Mamba2023Selective SSM (S6)The breakthrough. Custom CUDA kernels.
Mamba-22024Selective SSM with SSDMatmul-friendly. Fast on modern GPUs.
Jamba2024Hybrid Mamba+Attention+MoEFirst major commercial hybrid model.
Zamba2024Hybrid SSM with shared attentionSmall efficient models.
Samba2024Mamba + sliding window attentionMicrosoft research.
Codestral Mamba2024Code-focused MambaMistral’s first SSM-based model.
Falcon Mamba20247B MambaTII’s pure Mamba release.

The trend: SSMs are moving from pure research to product. Hybrid models are taking the lead. Pure SSMs work for specific use cases (long context, code, low-resource) but haven’t displaced transformers at the frontier.

The next 12-24 months will show whether SSMs become a fundamental part of the production stack or remain a research curiosity. The inference efficiency advantages are real; the quality competition is genuine; what’s lacking is operational maturity. As Mamba-2 kernels mature and hybrid architectures get more battle-tested, expect more production deployments.

41.10 The mental model

Eight points to take into Chapter 42:

  1. State-space models are linear-time sequence operators that compete with attention.
  2. Classical SSMs (S4) were input-independent and weak at content-based reasoning.
  3. Mamba introduced selective state spaces (S6) — input-dependent transitions — which closed the quality gap.
  4. Mamba-2 uses structured state-space duality to map SSM operations onto matmul-friendly kernels. Faster on modern GPUs.
  5. Inference advantage: SSMs have constant-size state per sequence (no KV cache!), so memory pressure and long-context cost drop dramatically.
  6. Quality: pure Mamba matches transformers on perplexity but lags on retrieval tasks. Hybrid models (some attention layers + many SSM layers) get the best of both.
  7. Notable hybrids: Jamba, Zamba, Samba, plus several research models from frontier labs.
  8. State of the art: SSMs are moving from research to product. Hybrid is the leading direction. Long context is the killer use case.

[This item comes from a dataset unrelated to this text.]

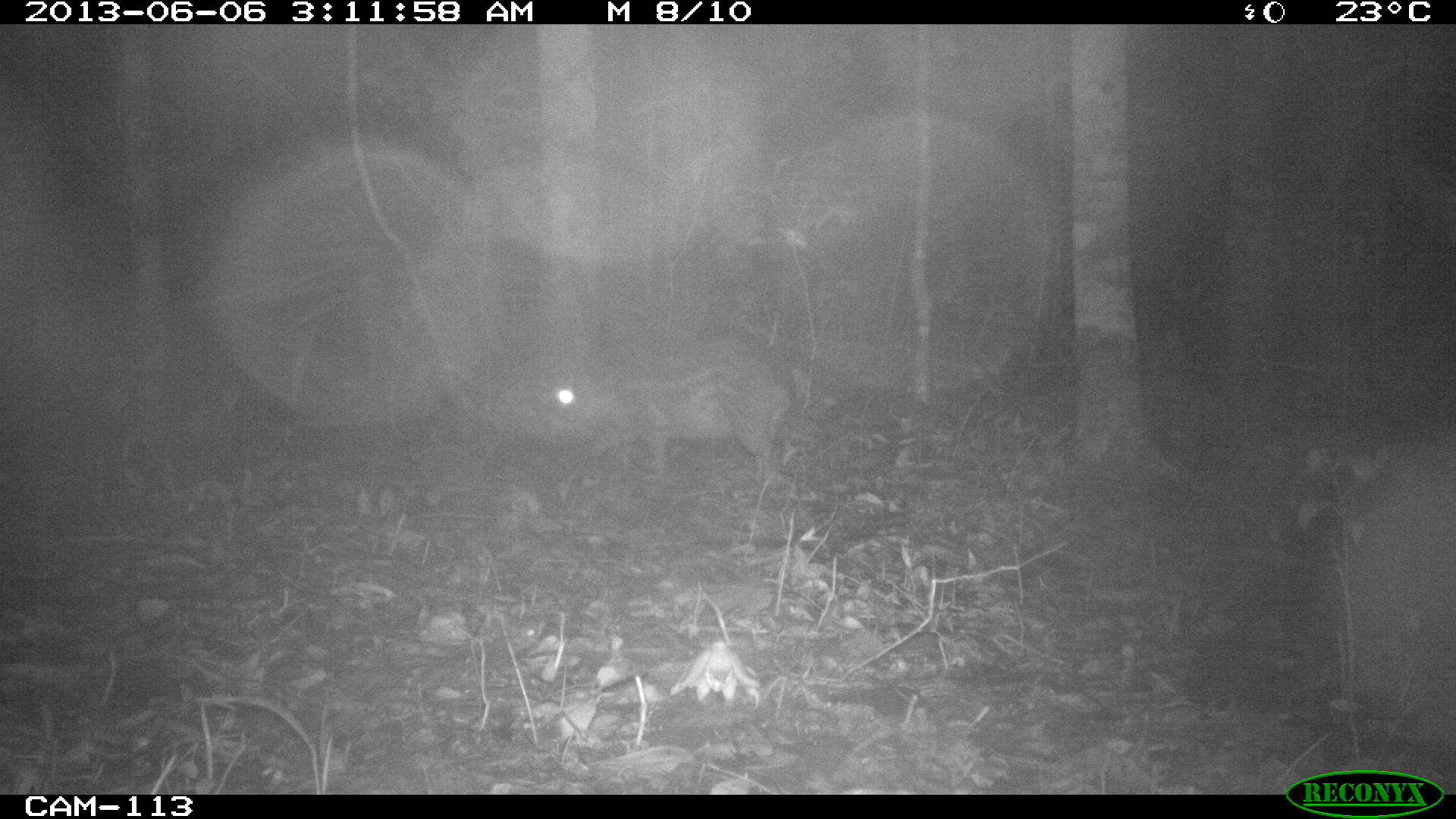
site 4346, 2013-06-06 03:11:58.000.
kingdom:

In Chapter 42 we look at the other major frontier shift in 2024-25: reasoning models and test-time compute.


Read it yourself

  • Gu et al., Efficiently Modeling Long Sequences with Structured State Spaces (S4, 2021).
  • Gu & Dao, Mamba: Linear-Time Sequence Modeling with Selective State Spaces (2023).
  • Dao & Gu, Transformers are SSMs: Generalized Models and Efficient Algorithms Through Structured State Space Duality (Mamba-2, 2024).
  • Lieber et al., Jamba: A Hybrid Transformer-Mamba Language Model (2024).
  • The Mamba GitHub repository and the Triton scan kernels.
  • Albert Gu’s blog posts on the design intuitions for SSMs.

Practice

  1. Why are linear recurrences parallelizable but nonlinear recurrences are not? Argue from the parallel scan algorithm.
  2. What’s the difference between input-independent and input-dependent SSMs? Why does the latter matter for language modeling?
  3. Compute the per-token state size for a Mamba 7B (typical config: D_state = 16, n_layers = 32, d_model = 4096) and compare to a Llama 7B’s KV cache per token.
  4. Why does Mamba-2 use “structured state-space duality” — what’s the practical advantage over the original Mamba?
  5. Read the Jamba paper. Identify the ratio of attention to Mamba layers. Why this specific ratio?
  6. If SSMs are linear in sequence length and transformers are quadratic, why do most frontier labs still use transformers? Argue both technical and inertial reasons.
  7. Stretch: Run a small Mamba model (e.g., state-spaces/mamba-2.8b) and a similar-sized Llama model on a long-context retrieval task. Compare quality and per-token latency.